Addition of canagliflozin to insulin improves glycaemic control and reduces insulin dose in patients with type 2 diabetes mellitus: A randomized controlled trial

The aim of this study was to evaluate the efficacy of canagliflozin in reducing the required insulin dose and the risk of hypoglycaemia in type 2 diabetes (T2D). This study was conducted in patients with T2D treated with insulin. They were randomly assigned to the control (n = 17) and canagliflozin (n = 17, plus 100 mg/day canagliflozin) groups. In both groups, a defined insulin dose adjustment protocol was applied to achieve the same level of glycaemic control.
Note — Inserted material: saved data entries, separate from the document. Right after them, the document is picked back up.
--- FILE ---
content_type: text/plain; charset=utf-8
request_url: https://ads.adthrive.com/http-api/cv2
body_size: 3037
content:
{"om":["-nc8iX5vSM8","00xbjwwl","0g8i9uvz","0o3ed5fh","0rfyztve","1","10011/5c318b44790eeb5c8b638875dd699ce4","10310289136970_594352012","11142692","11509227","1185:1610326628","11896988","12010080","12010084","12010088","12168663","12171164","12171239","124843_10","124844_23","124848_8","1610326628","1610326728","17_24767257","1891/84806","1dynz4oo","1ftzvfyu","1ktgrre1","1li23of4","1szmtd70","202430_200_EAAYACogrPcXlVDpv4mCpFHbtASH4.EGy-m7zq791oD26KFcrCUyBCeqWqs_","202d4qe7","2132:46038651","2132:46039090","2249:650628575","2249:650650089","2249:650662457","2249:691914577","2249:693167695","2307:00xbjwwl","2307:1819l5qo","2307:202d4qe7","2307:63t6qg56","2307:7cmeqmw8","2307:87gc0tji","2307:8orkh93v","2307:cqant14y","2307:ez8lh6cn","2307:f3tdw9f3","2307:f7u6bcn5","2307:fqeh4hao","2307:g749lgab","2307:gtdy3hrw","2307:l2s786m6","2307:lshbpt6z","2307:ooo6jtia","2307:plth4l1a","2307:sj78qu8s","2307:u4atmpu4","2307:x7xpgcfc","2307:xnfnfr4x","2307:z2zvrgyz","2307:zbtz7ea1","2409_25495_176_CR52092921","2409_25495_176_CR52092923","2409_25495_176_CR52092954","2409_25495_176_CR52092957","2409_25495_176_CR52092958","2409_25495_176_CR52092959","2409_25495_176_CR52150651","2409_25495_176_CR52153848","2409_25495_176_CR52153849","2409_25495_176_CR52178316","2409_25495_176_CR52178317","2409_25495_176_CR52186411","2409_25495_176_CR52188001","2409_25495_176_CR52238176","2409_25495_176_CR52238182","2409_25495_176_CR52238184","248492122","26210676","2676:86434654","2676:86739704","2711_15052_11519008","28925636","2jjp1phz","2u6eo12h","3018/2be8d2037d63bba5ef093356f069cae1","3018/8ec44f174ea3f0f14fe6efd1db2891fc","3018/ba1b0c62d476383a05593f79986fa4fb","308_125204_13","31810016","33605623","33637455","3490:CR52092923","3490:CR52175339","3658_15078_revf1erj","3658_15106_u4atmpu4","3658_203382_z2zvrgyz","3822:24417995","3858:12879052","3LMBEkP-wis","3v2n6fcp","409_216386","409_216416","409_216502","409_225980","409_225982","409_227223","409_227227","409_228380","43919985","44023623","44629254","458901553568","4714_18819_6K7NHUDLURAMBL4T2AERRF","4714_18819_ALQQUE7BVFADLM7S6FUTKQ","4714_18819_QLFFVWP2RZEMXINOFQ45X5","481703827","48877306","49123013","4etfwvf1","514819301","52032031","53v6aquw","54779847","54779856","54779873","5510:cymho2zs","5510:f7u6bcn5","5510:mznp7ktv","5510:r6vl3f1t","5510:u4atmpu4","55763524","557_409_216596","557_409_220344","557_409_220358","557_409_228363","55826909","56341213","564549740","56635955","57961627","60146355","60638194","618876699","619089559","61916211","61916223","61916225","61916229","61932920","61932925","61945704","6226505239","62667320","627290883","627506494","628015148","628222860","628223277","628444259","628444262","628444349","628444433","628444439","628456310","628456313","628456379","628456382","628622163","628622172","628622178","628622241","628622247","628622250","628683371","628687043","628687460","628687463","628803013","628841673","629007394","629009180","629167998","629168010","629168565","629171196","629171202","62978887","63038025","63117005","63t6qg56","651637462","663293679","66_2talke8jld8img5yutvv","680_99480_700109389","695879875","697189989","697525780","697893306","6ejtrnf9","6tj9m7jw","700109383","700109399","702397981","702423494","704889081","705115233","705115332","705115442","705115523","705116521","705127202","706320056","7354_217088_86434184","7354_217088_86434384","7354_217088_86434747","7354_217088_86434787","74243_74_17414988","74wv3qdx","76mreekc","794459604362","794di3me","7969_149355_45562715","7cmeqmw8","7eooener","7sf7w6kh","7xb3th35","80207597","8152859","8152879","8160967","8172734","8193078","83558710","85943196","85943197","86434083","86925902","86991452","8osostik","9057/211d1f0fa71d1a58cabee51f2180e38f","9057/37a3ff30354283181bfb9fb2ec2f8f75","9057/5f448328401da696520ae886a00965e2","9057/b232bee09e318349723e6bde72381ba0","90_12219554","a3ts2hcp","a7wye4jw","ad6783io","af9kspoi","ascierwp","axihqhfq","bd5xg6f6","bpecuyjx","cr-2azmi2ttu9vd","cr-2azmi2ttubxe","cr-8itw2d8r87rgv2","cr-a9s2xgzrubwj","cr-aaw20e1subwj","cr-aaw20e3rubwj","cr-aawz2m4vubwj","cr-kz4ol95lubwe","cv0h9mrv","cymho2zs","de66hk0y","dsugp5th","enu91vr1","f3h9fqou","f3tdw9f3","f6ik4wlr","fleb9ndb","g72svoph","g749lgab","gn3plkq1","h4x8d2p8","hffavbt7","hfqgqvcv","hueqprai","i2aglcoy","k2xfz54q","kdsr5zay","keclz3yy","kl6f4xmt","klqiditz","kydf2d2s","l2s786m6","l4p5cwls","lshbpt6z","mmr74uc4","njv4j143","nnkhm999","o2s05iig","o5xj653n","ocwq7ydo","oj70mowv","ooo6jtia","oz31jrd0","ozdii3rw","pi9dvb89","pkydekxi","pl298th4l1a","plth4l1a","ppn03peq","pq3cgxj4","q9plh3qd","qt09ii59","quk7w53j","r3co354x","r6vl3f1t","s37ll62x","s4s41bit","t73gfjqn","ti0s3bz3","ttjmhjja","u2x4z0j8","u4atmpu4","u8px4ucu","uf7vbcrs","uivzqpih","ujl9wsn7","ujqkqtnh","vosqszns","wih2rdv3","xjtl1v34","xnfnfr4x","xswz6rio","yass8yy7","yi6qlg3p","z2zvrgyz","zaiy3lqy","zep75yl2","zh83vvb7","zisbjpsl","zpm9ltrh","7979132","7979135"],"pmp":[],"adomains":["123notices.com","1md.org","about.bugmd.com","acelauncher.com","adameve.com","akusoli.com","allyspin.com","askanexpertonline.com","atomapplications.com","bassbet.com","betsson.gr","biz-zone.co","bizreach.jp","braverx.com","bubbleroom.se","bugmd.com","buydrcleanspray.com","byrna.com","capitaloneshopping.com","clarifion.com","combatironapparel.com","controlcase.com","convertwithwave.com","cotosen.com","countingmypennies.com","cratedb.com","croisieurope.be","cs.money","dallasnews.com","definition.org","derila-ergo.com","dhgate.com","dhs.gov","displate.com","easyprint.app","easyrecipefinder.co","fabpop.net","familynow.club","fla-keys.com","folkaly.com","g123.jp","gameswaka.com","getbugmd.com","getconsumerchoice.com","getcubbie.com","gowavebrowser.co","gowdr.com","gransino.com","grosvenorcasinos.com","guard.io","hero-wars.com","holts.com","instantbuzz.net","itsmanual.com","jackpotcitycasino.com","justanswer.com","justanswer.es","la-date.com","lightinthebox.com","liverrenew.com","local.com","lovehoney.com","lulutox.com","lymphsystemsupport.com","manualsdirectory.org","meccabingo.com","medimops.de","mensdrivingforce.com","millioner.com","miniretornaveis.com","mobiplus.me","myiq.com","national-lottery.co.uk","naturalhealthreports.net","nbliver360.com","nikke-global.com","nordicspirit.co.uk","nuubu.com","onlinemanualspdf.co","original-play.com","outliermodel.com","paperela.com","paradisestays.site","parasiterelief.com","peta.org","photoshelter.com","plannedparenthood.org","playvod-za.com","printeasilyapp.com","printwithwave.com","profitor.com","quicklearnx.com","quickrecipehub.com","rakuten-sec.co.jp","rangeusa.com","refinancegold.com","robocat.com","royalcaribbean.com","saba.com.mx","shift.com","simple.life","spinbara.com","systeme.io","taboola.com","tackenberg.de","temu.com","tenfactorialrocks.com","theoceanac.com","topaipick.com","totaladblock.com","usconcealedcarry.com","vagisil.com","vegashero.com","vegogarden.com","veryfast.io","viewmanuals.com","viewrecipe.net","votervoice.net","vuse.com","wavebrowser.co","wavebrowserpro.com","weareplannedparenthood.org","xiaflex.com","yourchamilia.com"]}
The change from baseline in daily insulin dose was significantly smaller in the canagliflozin group (3.9 units/day) than in the control group (13.4 units/day; P = 0.040). Low blood glucose index and predicted % of blood glucose (BG) <70 mg/dL, which are hypoglycaemia-related variables, worsened significantly in the control group but both remained unchanged in the canagliflozin group. The standard deviation for night-time BG levels improved significantly only in the canagliflozin group. Supplementation of insulin therapy with 100 mg canagliflozin in patients with T2D reduced the required insulin dose and hypoglycaemic risk and flattened night-time glycaemic fluctuations while maintaining the same level of glycaemic control.